▶ EXCERPT PROVIDED:
The new keyword is used to tell the interpreter that we want to create a new object instance.
In the previous example, every time we called the Person constructor, we created a new greeting function. This isn't ideal behaviour, and we'll learn how to solve it later.
Generic objects also have a constructor, which generates an empty object.
// CREATING AN EMPTY OBJECT AND ADDING PROPERTIES
const person = new Object(); // {}
person.name = 'Paul';
person.age = 54;
// PASSING AN OBJECT LITERAL AS ARGUMENT
let person1 = new Object({
name: 'Paul',
age: 54
});
JavaScript is a prototype-based language.
Prototypes are the mechanism by which JS objects inherit features from one another.
To provide inheritance, objects can have a prototype object, which acts as a template object that it inherits methods and properties from.
An object's prototype object may also have a prototype object, which it inherits methods and properties from, and so on. This is often referred to as a prototype chain.
An objects prototype is accessible via two ways:
Constructor functions also have access to a prototype property.
This property, despite its name, does NOT represent the function's prototype.
In a constructor function, the prototype property represents the blueprint for instances created from said function.

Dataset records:
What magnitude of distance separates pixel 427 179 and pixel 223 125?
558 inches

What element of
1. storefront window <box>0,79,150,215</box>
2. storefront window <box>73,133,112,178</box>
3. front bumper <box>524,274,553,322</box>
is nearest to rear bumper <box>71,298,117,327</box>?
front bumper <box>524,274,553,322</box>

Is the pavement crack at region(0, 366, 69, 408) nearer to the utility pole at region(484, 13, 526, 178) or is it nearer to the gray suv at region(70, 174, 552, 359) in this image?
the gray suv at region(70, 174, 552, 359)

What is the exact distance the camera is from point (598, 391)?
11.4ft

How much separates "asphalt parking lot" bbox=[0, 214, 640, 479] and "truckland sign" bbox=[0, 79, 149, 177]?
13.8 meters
* * *
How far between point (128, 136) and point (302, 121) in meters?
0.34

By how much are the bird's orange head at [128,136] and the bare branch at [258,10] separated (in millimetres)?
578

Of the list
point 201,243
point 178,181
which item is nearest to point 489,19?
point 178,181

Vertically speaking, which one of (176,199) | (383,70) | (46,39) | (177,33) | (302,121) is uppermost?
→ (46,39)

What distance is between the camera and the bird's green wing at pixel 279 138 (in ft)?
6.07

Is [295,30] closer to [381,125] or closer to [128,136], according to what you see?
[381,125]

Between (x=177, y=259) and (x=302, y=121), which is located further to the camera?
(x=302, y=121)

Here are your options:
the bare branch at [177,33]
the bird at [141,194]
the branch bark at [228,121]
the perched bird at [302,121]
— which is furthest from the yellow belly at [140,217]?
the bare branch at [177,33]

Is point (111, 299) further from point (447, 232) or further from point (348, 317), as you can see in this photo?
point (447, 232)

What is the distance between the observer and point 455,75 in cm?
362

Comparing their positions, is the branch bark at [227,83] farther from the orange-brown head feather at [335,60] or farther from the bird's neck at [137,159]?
...
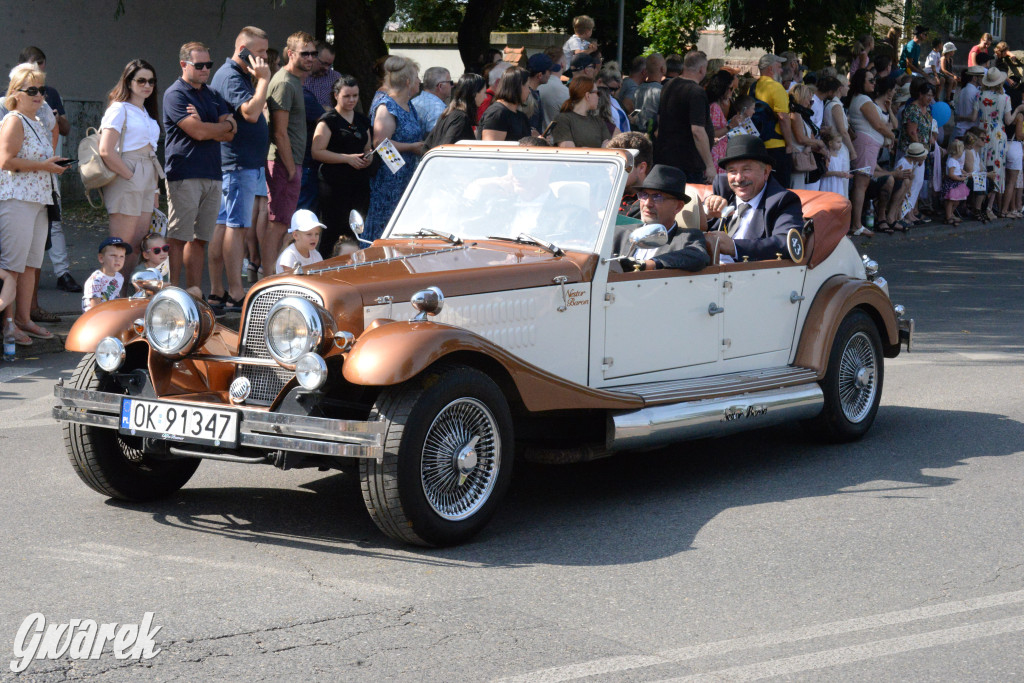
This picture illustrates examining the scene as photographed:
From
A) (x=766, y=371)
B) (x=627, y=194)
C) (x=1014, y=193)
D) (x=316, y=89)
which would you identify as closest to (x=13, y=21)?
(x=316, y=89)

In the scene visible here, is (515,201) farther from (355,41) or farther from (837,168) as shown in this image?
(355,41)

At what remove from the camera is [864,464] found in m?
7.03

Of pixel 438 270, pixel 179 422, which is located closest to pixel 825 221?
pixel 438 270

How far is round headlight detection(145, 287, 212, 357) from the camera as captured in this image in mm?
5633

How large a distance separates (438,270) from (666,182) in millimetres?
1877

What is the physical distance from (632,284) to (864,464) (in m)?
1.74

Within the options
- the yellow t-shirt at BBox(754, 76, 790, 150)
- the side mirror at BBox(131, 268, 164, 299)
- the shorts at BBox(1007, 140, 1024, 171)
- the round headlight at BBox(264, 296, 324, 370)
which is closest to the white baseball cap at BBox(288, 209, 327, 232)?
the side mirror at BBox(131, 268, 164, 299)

▶ TASKS TO CARRY OUT:
• A. Render this sentence from the JavaScript excerpt in Spanish: "Prototypes are the mechanism by which JS objects inherit features from one another."
• B. According to the JavaScript excerpt, what does the constructor of generic objects generate?

▶ RESPONSES:
• A. Los prototipos son el mecanismo mediante el cual los objetos de JS heredan características unos de otros.

• B. An empty object.